* BEGIN EXCERPTED DATA *

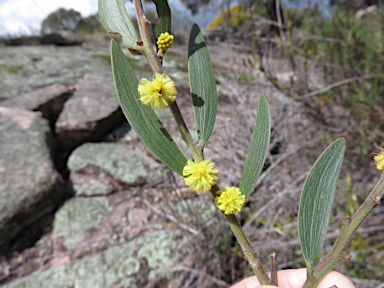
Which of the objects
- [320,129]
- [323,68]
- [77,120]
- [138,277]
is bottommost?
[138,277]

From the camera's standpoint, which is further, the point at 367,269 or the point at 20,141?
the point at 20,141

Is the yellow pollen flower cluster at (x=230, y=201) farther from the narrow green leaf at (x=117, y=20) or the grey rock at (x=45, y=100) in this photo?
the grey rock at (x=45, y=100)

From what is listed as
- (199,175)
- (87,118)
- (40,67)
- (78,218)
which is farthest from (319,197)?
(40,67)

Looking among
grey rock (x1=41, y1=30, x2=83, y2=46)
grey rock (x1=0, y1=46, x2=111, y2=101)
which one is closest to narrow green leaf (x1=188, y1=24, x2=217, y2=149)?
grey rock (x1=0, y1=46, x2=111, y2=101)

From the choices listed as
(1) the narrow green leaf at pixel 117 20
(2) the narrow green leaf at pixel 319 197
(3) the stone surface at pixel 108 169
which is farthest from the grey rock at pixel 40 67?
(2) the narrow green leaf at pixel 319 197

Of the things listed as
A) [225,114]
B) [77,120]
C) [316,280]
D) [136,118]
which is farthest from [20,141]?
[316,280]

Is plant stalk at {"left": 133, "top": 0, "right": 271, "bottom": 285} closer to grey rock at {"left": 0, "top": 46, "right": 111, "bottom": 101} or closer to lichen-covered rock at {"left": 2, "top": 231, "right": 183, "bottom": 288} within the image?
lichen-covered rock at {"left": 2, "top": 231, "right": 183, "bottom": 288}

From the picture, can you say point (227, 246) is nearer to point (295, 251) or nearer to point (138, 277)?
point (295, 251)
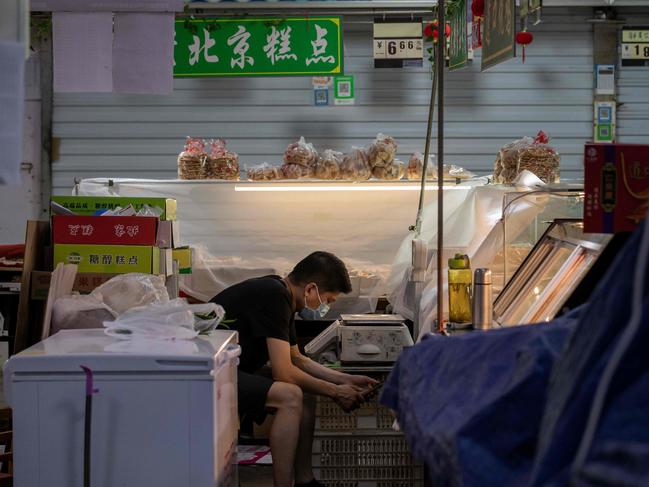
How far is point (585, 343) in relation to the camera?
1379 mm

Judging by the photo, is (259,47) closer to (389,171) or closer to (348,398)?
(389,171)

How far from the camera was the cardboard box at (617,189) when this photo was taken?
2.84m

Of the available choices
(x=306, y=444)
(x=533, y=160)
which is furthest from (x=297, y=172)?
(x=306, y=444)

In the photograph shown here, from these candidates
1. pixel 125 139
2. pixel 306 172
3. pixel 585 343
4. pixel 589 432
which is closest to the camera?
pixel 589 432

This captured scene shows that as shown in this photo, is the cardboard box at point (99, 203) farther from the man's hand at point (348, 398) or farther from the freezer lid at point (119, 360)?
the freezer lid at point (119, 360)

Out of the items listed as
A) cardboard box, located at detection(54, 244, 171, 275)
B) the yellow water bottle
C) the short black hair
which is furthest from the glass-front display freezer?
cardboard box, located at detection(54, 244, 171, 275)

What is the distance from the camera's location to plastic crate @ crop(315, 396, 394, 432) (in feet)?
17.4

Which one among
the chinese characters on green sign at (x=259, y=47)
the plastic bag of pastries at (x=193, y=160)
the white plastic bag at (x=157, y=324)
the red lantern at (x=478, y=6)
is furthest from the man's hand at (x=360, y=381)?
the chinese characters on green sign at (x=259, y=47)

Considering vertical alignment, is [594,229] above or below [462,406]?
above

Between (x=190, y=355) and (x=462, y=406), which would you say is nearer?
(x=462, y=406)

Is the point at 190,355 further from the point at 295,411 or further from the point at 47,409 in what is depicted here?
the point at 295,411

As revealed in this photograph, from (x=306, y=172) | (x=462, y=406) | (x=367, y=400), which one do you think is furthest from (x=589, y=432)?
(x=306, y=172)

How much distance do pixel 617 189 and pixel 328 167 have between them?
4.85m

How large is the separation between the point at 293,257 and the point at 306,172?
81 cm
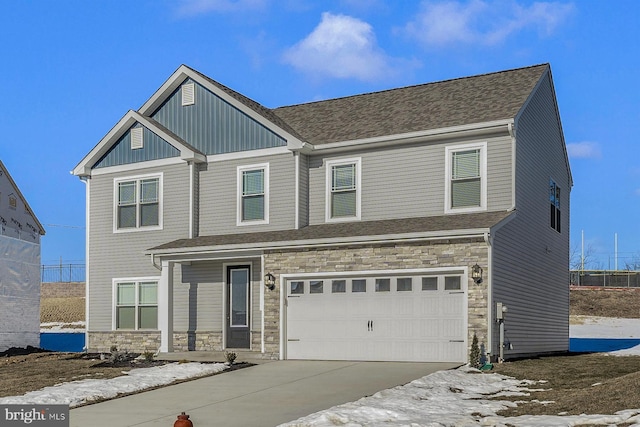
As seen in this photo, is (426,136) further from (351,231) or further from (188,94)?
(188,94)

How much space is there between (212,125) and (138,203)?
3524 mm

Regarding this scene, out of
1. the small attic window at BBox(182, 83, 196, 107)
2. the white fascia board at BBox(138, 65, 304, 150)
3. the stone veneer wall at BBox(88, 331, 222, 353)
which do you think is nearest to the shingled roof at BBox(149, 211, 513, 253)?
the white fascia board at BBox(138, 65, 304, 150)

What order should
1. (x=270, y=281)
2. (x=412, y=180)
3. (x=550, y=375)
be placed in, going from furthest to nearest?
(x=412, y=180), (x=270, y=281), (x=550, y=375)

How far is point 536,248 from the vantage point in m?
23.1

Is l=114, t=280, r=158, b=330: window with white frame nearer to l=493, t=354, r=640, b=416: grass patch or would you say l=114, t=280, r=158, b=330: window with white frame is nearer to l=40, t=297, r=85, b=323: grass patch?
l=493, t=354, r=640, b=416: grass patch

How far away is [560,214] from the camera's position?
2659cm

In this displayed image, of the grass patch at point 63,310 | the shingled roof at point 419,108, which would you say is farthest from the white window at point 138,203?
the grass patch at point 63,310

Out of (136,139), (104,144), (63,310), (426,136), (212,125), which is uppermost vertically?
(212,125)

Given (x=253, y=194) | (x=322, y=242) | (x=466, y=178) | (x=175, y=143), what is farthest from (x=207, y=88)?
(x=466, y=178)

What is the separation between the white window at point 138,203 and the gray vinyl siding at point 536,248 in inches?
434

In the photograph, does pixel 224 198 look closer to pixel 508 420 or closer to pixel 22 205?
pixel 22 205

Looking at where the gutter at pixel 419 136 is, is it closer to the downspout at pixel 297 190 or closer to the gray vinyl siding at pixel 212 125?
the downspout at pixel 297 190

* END EXCERPTED DATA *

CHALLENGE - Give back all entries exactly. No pictures belong in the copy.

ANSWER TO THIS TASK -
Which of the objects
- [320,129]
- [323,68]
- [77,120]
- [138,277]
is bottommost?
[138,277]

From the camera's standpoint, which is further, the point at 367,269 or the point at 20,141?
the point at 20,141

Is the yellow pollen flower cluster at (x=230, y=201) farther from the narrow green leaf at (x=117, y=20) or the grey rock at (x=45, y=100) in this photo?
the grey rock at (x=45, y=100)

From what is listed as
- (199,175)
- (87,118)
- (40,67)
- (78,218)
which is farthest from (319,197)?
(40,67)

Looking among
grey rock (x1=41, y1=30, x2=83, y2=46)
grey rock (x1=0, y1=46, x2=111, y2=101)
which one is closest to narrow green leaf (x1=188, y1=24, x2=217, y2=149)?
grey rock (x1=0, y1=46, x2=111, y2=101)

From the choices listed as
(1) the narrow green leaf at pixel 117 20
(2) the narrow green leaf at pixel 319 197
(3) the stone surface at pixel 108 169
which is farthest from the grey rock at pixel 40 67?
(2) the narrow green leaf at pixel 319 197

Of the things listed as
A) [225,114]
B) [77,120]
C) [316,280]
D) [136,118]
which is farthest from [20,141]?
[316,280]

Is plant stalk at {"left": 133, "top": 0, "right": 271, "bottom": 285} closer to grey rock at {"left": 0, "top": 46, "right": 111, "bottom": 101} or closer to lichen-covered rock at {"left": 2, "top": 231, "right": 183, "bottom": 288} within the image?
lichen-covered rock at {"left": 2, "top": 231, "right": 183, "bottom": 288}

From the picture, can you say point (227, 246) is nearer to point (295, 251) or nearer to point (138, 277)?
point (295, 251)
How far is point (585, 343) in relation to the camera?
1379 mm

Judging by the photo, is (259,47) closer to (389,171) or closer to (348,398)?
(389,171)

How far from the camera was the cardboard box at (617,189) when this photo was taken?
2.84m

Of the available choices
(x=306, y=444)
(x=533, y=160)
which is furthest from (x=297, y=172)?
(x=306, y=444)

In the photograph shown here, from these candidates
1. pixel 125 139
2. pixel 306 172
3. pixel 585 343
4. pixel 589 432
which is closest to the camera?
pixel 589 432

This captured scene shows that as shown in this photo, is the cardboard box at point (99, 203) farther from the man's hand at point (348, 398) or farther from the freezer lid at point (119, 360)?
the freezer lid at point (119, 360)

Out of the items listed as
A) cardboard box, located at detection(54, 244, 171, 275)
B) the yellow water bottle
C) the short black hair
which is furthest from the glass-front display freezer?
cardboard box, located at detection(54, 244, 171, 275)

What is the distance from the camera's location to plastic crate @ crop(315, 396, 394, 432) (in feet)?
17.4

Which one among
the chinese characters on green sign at (x=259, y=47)
the plastic bag of pastries at (x=193, y=160)
the white plastic bag at (x=157, y=324)
the red lantern at (x=478, y=6)
is furthest from the man's hand at (x=360, y=381)?
the chinese characters on green sign at (x=259, y=47)

Considering vertical alignment, is [594,229] above or below [462,406]?
above

Between (x=190, y=355) and (x=462, y=406), which would you say is nearer?
(x=462, y=406)

Is the point at 190,355 further from the point at 295,411 or further from the point at 47,409 in what is depicted here?
the point at 295,411

As revealed in this photograph, from (x=306, y=172) | (x=462, y=406) | (x=367, y=400), which one do you think is furthest from (x=589, y=432)?
(x=306, y=172)

How much distance do pixel 617 189 and pixel 328 167 have between them?
4.85m

How large is the separation between the point at 293,257 and the point at 306,172?
81 cm
As seen in this photo, is (426,136) further from (351,231) or further from (188,94)?
(188,94)

How much space is there between (212,125) and (138,203)?
3524 mm

Regarding this scene, out of
1. the small attic window at BBox(182, 83, 196, 107)
2. the white fascia board at BBox(138, 65, 304, 150)
3. the stone veneer wall at BBox(88, 331, 222, 353)
which do you think is nearest to the shingled roof at BBox(149, 211, 513, 253)?
the white fascia board at BBox(138, 65, 304, 150)

What order should
1. (x=270, y=281)
2. (x=412, y=180)
3. (x=550, y=375)
be placed in, going from furthest to nearest?
(x=412, y=180), (x=270, y=281), (x=550, y=375)

How far is point 536,248 from the vantage point in m?
23.1

Is l=114, t=280, r=158, b=330: window with white frame nearer to l=493, t=354, r=640, b=416: grass patch or would you say l=114, t=280, r=158, b=330: window with white frame is nearer to l=40, t=297, r=85, b=323: grass patch?
l=493, t=354, r=640, b=416: grass patch

How far away is [560,214] from the camera's position?
2659cm

In this displayed image, of the grass patch at point 63,310 | the shingled roof at point 419,108, which would you say is farthest from the white window at point 138,203?
the grass patch at point 63,310

Out of (136,139), (104,144), (63,310), (426,136), (212,125), which is uppermost vertically?
(212,125)

Given (x=253, y=194) | (x=322, y=242) | (x=466, y=178) | (x=175, y=143), what is farthest from (x=207, y=88)?
(x=466, y=178)

What is the separation between the white window at point 138,203 and the gray vinyl siding at point 536,248 in inches?
434

In the photograph, does pixel 224 198 look closer to pixel 508 420 or closer to pixel 22 205?
pixel 22 205

Looking at where the gutter at pixel 419 136 is, is it closer to the downspout at pixel 297 190 or closer to the gray vinyl siding at pixel 212 125?
the downspout at pixel 297 190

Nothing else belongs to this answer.